Use AWS Sagemaker to train a pretrained model that can perform image classification by using the Sagemaker profiling, debugger, hyperparameter tuning and other good ML engineering practices. This can be done on either the provided dog breed classication data set or one of your choice.
Enter AWS through the gateway in the course and open SageMaker Studio. Download the starter files. Download/Make the dataset available.
The provided dataset is the dogbreed classification dataset which can be found in the classroom. The project is designed to be dataset independent so if there is a dataset that is more interesting or relevant to your work, you are welcome to use it to complete the project.
Upload the data to an S3 bucket through the AWS Gateway so that SageMaker has access to the data.
I utilized a pretrained ResNet50 and fine-tuned its performance by adjusting the parameters of learning rate, epochs, and batch size. The learning rate determines the speed at which the model converges to optimal weights, while the batch size controls the model's generalization ability based on the propagated samples. Finally, the number of epochs determines how many times the model trains on the entire dataset. After retrieving the best results from hyperparameter tuning, we trained the model using these optimal parameters.
The results of the hyperparameter tuning are as follows:
- Batch size: 32
- Epochs: 3
- Learning rate: 0.005548037205791041
Using the SageMaker Debugger, I created a report that contains data on the model's training, statistics on the resources used and a summary of some metrics.

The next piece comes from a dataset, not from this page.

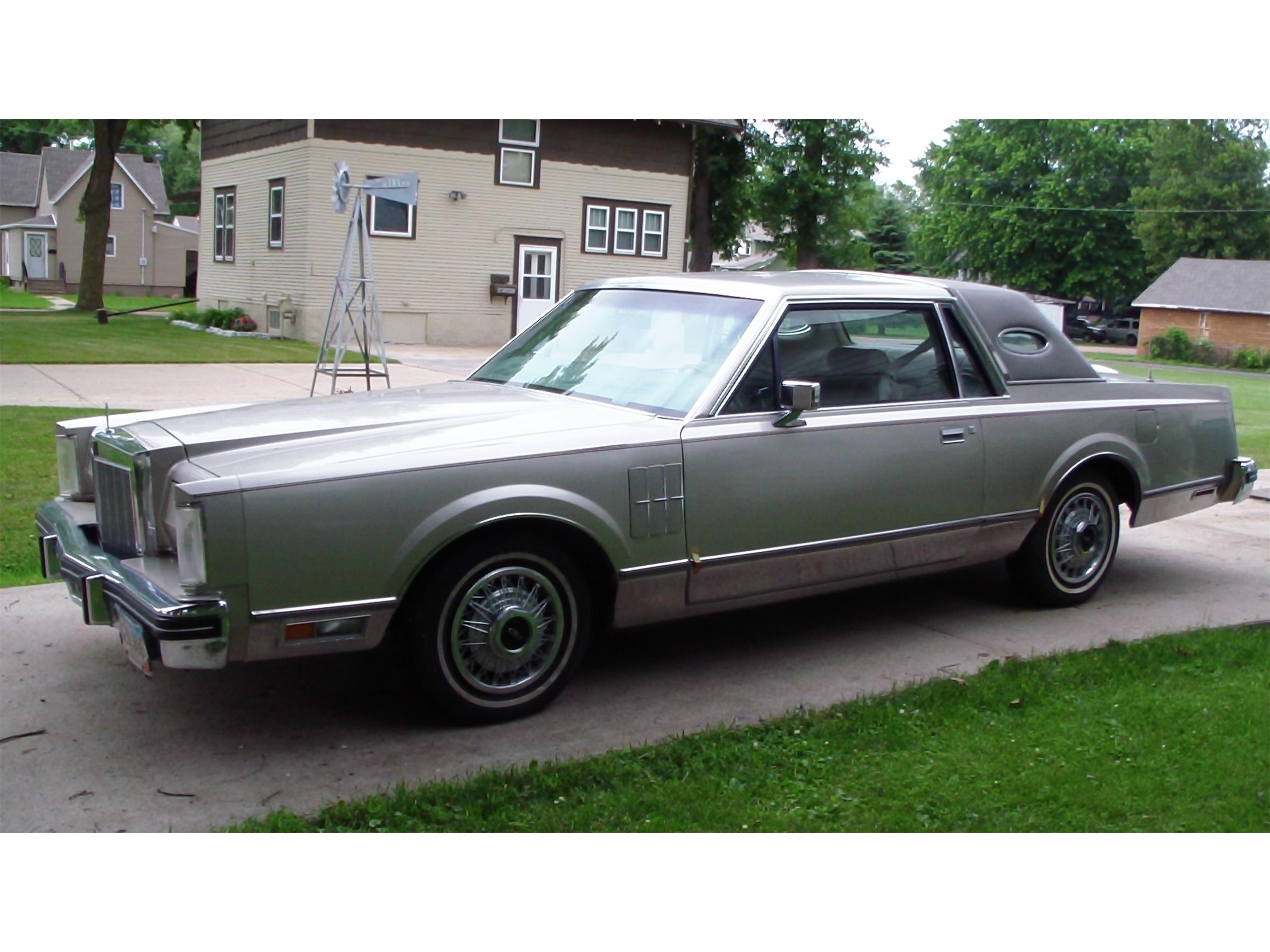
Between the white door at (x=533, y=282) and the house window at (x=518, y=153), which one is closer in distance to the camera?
the house window at (x=518, y=153)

After performing profiling and debugging, some suggestions were evaluated:
-
Check if there are any bottlenecks (CPU, I/O) correlated to the step outliers.
-
Choose a different distributed training strategy or a different distributed training framework.
-
Check if there are bottlenecks, minimize blocking calls, change distributed training strategy, or increase the batch size.
-
Consider increasing the number of data loaders or applying data pre-fetching.
-
Choose a larger instance type with more memory if footprint is close to maximum available memory.
-
Pre-fetch data or choose different file formats, such as binary formats that improve I/O performance
-
The batch size is too small, and GPUs are underutilized. Consider running on a smaller instance type or increasing the batch size.
-
Change the number of data loader processes.
Finally, we deployed the endpoint using the "ml.m5.large" instance type along with the "deploy_sagemaker.py" script for setup.